(Texto de estudio):
##############################

Poco podía imaginar entonces que todos aquellos pájaros, no demasiado bellos -lo cierto es que según describe tanto la flora como la fauna le resultaron bastante feas- serían junto a otras especies, como las tortugas, la primera semilla para su gran obra maestra: 'El origen de las especies'. Pero por aquel entonces el inglés no era el gran hombre de ciencia que hoy conocemos, sino el joven asombrado por lo que veía que cabalga a lomos de tortugas gigantes y hacía rabiar a los lagartos tirándoles de la cola por ver cómo reaccionaban.

Asado de tortuga

Darwin narra así cómo halló en su camino tortugas gigantes de al menos 90 kilos: «Estos reptiles gigantescos, rodeados de lava negra, de los desnudos matorrales y los enormes cactus, tomaron en mi imaginación la forma de algún animal antediluviano». Ante tal prodigio, el naturalista decidió subirse a la grupa de una y hacer tamborilear sus dedos en la parte de atrás del caparazón para que el animal caminara y poder cabalgar sobre él. Desafortunadamente, guardar el equilibrio no era sencillo.

Pero si bien no servían como montura, los isleños tenían en ellas su principal fuente de alimento. «El peto asado con la carne pegada al caparazón está muy bueno, y si la tortuga tiene pocos años da buen caldo, pero por lo demás esta carne no es objeto de mi devoción», anotaba en su diario el sorprendido gourmet junto a una prueba que los cazadores de tortugas les hacían antes de atraparlas. Y es que practicando una pequeña raja a la altura de la cola del animal los aborígenes comprobaban la abundancia de grasa de su cuerpo, ya que de ella se obtiene un aceite transparente muy preciado aún hoy, sobre todo en la industria cosmética. Así las tortugas 'más secas' eran liberadas. Como curiosidad, es interesante señalar que «estos grandes monstruos», como las llega a describir Darwin, acumulan agua en sus vejigas, por lo que a veces se las mataba para no morir de sed, y tan buen olfato tienen para hallar agua que los españoles, primeros en llegar a aquellas islas en 1535, seguían las trochas que abrían para encontrar sus abrevaderos.

##############################

[Entradas de datos recopiladas]

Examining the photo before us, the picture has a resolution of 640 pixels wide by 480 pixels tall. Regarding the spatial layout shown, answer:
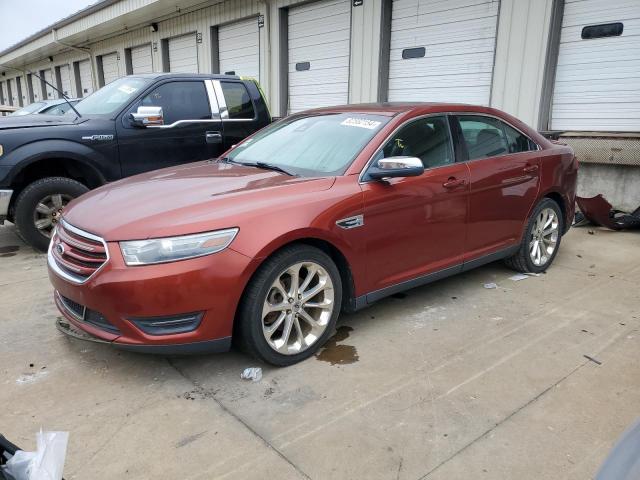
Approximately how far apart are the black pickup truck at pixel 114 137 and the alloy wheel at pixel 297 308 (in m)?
3.29

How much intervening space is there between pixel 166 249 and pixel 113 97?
4177mm

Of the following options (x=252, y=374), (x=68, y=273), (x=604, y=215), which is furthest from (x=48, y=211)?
(x=604, y=215)

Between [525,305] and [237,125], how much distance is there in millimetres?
4138

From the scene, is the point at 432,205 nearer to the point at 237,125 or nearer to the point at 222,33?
the point at 237,125

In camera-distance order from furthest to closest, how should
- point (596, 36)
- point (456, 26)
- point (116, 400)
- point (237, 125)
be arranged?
point (456, 26) → point (596, 36) → point (237, 125) → point (116, 400)

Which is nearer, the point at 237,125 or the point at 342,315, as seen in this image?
the point at 342,315

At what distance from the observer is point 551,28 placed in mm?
7352

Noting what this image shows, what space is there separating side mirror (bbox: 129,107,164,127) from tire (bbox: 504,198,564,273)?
397cm

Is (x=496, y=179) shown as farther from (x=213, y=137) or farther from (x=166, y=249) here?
(x=213, y=137)

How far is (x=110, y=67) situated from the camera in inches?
768

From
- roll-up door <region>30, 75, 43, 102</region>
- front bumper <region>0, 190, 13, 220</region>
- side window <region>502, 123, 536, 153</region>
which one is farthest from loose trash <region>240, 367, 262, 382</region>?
roll-up door <region>30, 75, 43, 102</region>

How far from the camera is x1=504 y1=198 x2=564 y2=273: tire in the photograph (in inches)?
185

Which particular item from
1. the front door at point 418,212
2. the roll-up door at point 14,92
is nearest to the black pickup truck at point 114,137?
the front door at point 418,212

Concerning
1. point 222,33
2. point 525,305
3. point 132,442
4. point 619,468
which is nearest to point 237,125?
point 525,305
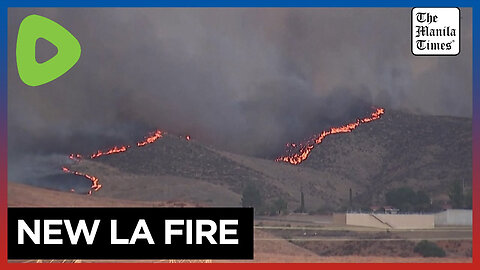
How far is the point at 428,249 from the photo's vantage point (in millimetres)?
15695

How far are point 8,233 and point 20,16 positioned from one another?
3249mm

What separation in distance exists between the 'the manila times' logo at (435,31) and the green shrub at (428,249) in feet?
9.90

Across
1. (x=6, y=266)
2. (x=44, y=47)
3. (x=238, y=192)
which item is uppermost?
(x=44, y=47)

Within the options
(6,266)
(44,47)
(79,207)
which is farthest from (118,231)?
(44,47)

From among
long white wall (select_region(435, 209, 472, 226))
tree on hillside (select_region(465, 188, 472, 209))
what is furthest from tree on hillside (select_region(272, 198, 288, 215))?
tree on hillside (select_region(465, 188, 472, 209))

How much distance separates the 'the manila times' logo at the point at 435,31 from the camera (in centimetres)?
1459

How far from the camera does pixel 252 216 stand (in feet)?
48.6

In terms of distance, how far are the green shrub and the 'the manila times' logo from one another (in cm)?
302

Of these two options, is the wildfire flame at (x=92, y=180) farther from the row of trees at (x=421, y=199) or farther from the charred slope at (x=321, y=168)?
the row of trees at (x=421, y=199)

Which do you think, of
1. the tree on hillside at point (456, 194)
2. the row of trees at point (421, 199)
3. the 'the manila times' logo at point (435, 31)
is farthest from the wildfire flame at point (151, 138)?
the tree on hillside at point (456, 194)

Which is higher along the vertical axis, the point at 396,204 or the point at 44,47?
the point at 44,47

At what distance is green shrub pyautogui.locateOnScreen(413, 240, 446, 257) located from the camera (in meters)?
15.3

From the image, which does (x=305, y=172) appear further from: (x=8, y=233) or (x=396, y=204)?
(x=8, y=233)

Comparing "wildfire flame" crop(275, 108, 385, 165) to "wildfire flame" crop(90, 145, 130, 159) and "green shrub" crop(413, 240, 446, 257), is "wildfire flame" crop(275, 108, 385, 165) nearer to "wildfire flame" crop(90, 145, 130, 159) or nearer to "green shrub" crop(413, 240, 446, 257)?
"green shrub" crop(413, 240, 446, 257)
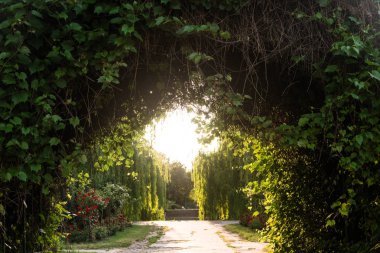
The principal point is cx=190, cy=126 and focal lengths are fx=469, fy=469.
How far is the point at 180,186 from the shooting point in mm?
45750

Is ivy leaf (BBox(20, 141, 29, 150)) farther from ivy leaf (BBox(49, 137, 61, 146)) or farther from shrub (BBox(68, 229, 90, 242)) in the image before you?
shrub (BBox(68, 229, 90, 242))

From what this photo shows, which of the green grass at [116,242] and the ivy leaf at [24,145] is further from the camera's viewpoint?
the green grass at [116,242]

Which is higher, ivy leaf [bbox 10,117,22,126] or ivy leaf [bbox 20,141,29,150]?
ivy leaf [bbox 10,117,22,126]

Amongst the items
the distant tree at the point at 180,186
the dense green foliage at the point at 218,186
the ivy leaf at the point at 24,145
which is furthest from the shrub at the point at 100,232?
the distant tree at the point at 180,186

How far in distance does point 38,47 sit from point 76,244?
36.4 ft

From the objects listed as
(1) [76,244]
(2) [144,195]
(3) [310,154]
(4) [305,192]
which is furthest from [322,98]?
(2) [144,195]

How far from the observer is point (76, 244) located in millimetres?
13664

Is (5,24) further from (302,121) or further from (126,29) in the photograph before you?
(302,121)

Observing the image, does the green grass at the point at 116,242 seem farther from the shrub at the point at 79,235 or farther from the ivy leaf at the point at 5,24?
the ivy leaf at the point at 5,24

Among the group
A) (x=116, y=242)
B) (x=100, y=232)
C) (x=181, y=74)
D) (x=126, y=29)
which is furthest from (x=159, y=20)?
(x=100, y=232)

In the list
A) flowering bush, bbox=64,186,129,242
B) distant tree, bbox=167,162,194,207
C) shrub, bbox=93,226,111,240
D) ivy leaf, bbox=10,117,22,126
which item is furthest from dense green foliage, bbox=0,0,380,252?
distant tree, bbox=167,162,194,207

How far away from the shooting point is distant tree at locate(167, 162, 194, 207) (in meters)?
45.1

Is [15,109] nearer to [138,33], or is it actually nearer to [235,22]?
[138,33]

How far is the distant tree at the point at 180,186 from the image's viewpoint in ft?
148
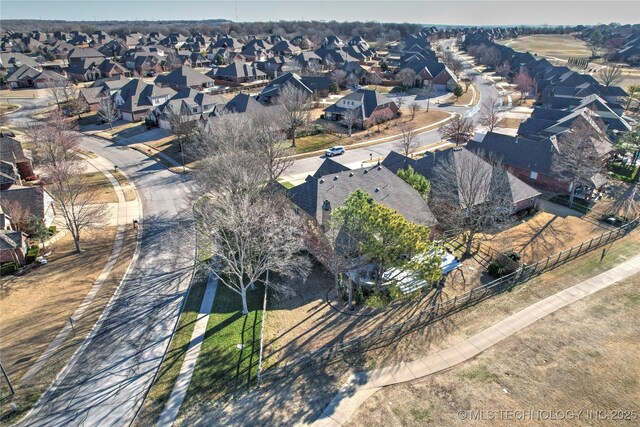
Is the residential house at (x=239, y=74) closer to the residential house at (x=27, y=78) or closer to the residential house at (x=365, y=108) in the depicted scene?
the residential house at (x=27, y=78)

##############################

(Problema): Prosigue con el texto sobre Darwin y las tortugas gigantes a partir de su última oración. Los registros no tienen relación alguna con el texto sobre Darwin y las tortugas gigantes.

(Resultado del ejercicio):
No causaron estos animales en Darwin la antipatía que parece por sus escritos profesar a unos lagartos negros que abundaban entre las rocas y que medían entre metro y metro y medio de largo y podían pesar hasta nueve kilos. Los había terrestres, algo más pequeños, y acuáticos, pero todos eran, a juicio del inglés, «bestias horrendas, y la expresión caída de su mandíbula les da un aire estúpido». Eso sí, su carne cocinada tiene un color blanco y «para los que gozan de un estómago liberado de todo prejuicio constituye un manjar», si bien los que son una exquisitez culinaria son los que viven en zonas secas en la partes tropicales de Sudamérica, tal y como señaló en su día el explorador Alexander von Humboldt.

Y así, entre la curiosidad y la ciencia aún inexperta del joven Darwin, el lector podrá no solo degustar una insólita aventura en una tierra de piratas -en Galápagos se escondían los ingleses en sus viajes de pillaje a los galeones españoles que iban cargados de oro desde América-, sino además entrever que el naturalista, sin darse cuenta aún, manejaba ya el material que le llevaría a afirmar que la diversidad de la fauna que había encontrado se debía en gran parte a las modificaciones acumuladas por la evolución a lo largo de generaciones.

Junto a este relato, el libro 'Las encantadas. Derivas por Galápagos' recoge también la visión de este archipiélago según un cuento del padre de 'Moby Dick', Herman Melville. Dos versiones de un mismo viaje al que se le unen tres escritos de los poetas Carlos Jiménez Arribas, Francisco León y Francisco Ferrer Lerín para ofrecer al lector una completa mirada a unas islas tan fascinantes como misteriosas.